An efficient toolkit for Face Stylization based on the paper "AgileGAN: Stylizing Portraits by Inversion-Consistent Transfer Learning"

Overview

MMGEN-FaceStylor

English | 简体中文

Introduction

This repo is an efficient toolkit for Face Stylization based on the paper "AgileGAN: Stylizing Portraits by Inversion-Consistent Transfer Learning". We note that since the training code of AgileGAN is not released yet, this repo merely adopts the pipeline from AgileGAN and combines other helpful practices in this literature.

This project is based on MMCV and MMGEN, star and fork is welcomed 🤗 !

Results from FaceStylor trained by MMGEN

Requirements

  • CUDA 10.0 / CUDA 10.1
  • Python 3
  • PyTorch >= 1.6.0
  • MMCV-Full >= 1.3.15
  • MMGeneration >= 0.3.0

Setup

Step-1: Create an Environment

First, we should build a conda virtual environment and activate it.

conda create -n facestylor python=3.7 -y
conda activate facestylor

Suppose you have installed CUDA 10.1, you need to install the prebuilt PyTorch with CUDA 10.1.

conda install pytorch=1.6.0 cudatoolkit=10.1 torchvision -c pytorch
pip install requirements.txt

Step-2: Install MMCV and MMGEN

We can run the following command to install MMCV.

pip install mmcv-full -f https://download.openmmlab.com/mmcv/dist/cu101/torch1.6.0/index.html

Of course, you can also refer to the MMCV Docs to install it.

Next, we should install MMGEN containing the basic generative models that will be used in this project.

# Clone the MMGeneration repository.
git clone https://github.com/open-mmlab/mmgeneration.git
cd mmgeneration
# Install build requirements and then install MMGeneration.
pip install -r requirements.txt
pip install -v -e .  # or "python setup.py develop"
cd ..

Step-3: Clone repo and prepare the data and weights

Now, we need to clone this repo first.

git clone https://github.com/open-mmlab/MMGEN-FaceStylor.git

For convenience, we suggest that you make these folders under MMGEN-FaceStylor.

cd MMGEN-FaceStylor
mkdir data
mkdir work_dirs
mkdir work_dirs/experiments
mkdir work_dirs/pre-trained

Then, you can put or create the soft-link for your data under data folder, and store your experiments under work_dirs/experiments.

For testing and training, you need to download some necessary data provided by AgileGAN and put them under data folder.

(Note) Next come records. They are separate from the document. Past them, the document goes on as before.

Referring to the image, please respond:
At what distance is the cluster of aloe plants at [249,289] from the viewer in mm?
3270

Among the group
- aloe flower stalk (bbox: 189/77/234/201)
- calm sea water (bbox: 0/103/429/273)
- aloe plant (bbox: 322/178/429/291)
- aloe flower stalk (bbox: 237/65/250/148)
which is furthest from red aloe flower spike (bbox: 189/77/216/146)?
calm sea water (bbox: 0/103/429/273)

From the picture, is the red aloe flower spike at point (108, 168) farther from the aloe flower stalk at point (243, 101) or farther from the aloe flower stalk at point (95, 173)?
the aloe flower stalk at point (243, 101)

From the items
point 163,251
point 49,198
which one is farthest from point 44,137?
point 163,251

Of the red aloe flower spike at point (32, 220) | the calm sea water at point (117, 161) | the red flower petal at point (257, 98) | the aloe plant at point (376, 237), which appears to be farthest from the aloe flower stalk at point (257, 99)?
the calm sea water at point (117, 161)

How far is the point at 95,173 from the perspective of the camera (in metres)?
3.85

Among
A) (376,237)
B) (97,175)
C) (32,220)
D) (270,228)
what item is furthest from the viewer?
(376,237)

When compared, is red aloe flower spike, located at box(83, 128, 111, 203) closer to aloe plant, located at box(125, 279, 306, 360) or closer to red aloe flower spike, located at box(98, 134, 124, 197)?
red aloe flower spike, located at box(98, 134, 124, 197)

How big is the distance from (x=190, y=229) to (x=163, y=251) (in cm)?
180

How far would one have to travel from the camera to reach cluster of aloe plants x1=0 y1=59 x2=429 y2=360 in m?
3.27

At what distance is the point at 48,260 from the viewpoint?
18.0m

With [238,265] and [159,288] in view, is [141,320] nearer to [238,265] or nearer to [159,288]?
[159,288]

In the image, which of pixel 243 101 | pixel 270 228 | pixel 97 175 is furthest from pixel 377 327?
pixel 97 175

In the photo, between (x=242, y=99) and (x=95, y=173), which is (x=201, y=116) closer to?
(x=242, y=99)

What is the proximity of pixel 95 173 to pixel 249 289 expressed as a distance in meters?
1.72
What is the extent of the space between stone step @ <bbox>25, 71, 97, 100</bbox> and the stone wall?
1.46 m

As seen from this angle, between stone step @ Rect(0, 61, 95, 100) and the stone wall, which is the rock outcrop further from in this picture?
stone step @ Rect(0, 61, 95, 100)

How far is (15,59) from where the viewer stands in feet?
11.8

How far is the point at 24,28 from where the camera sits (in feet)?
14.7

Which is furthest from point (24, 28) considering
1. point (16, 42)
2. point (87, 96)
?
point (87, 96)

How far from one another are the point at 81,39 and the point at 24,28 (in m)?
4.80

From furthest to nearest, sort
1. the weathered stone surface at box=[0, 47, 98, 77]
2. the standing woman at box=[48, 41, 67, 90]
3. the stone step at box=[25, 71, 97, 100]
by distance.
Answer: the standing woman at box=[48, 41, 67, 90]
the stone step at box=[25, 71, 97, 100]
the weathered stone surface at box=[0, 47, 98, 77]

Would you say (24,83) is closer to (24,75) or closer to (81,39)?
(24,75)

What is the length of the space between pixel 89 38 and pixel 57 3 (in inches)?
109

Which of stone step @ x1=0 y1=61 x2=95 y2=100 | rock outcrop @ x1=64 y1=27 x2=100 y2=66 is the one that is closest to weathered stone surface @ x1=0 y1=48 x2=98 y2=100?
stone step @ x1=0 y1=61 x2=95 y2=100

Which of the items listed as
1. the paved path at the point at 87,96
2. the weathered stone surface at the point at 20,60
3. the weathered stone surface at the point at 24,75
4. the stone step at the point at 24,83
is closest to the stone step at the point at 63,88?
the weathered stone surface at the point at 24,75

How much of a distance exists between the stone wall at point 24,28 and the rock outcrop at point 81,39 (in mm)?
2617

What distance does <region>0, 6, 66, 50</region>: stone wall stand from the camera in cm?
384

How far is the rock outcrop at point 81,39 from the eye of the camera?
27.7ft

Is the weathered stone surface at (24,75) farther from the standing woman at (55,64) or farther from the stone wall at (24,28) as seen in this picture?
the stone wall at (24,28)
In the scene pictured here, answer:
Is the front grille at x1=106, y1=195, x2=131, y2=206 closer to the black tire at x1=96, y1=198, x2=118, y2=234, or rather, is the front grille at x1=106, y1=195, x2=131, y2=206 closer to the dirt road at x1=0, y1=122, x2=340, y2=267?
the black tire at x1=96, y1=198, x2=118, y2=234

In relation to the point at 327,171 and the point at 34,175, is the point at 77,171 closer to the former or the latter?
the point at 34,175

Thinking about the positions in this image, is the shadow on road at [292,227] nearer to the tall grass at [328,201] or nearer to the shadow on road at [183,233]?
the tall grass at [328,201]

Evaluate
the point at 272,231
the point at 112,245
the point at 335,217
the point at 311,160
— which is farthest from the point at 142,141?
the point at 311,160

Or just run this:

wget --no-check-certificate 'https://docs.google.com/uc?export=download&id=1AavRxpZJYeCrAOghgtthYqVB06y9QJd3' -O data/shape_predictor_68_face_landmarks.dat

We also provide some pre-trained weights.

Pre-trained Weights
FFHQ-1024 StyleGAN2
FFHQ-256 StyleGAN2
IR-SE50 Model
Encoder for FFHQ-1024 StyleGAN2
Encoder for FFHQ-256 StyleGAN2
MetFace-Oil 1024 StyleGAN2
MetFace-Sketch 1024 StyleGAN2
Toonify 1024 StyleGAN2
Cartoon 256
Bitmoji 256
Comic 256
More Styles on the Way!

Play with MMGEN-FaceStylor

If you have followed the aforementioned steps, we can start to investigate FaceStylor!

Quick Try

To quickly try our project, please run the command below

python demo/quick_try.py demo/src.png --style toonify

Then, you can check the result in work_dirs/demos/agile_result.png.

  • If you want to play with your own photos, you can replace demo/src.png with your photo.
  • If you want to switch to another style, change toonify with other styles. Now, supported styles include toonify, oil, sketch, bitmoji, cartoon, comic.

Inversion

The inversion task will adopt a source image as input and return the most similar image that can be generated by the generator model.

For inversion, you can directly use agilegan_demo like this

python demo/agilegan_demo.py SOURCE_PATH CONFIG [--ckpt CKPT] [--device DEVICE] [--save-path SAVE_PATH]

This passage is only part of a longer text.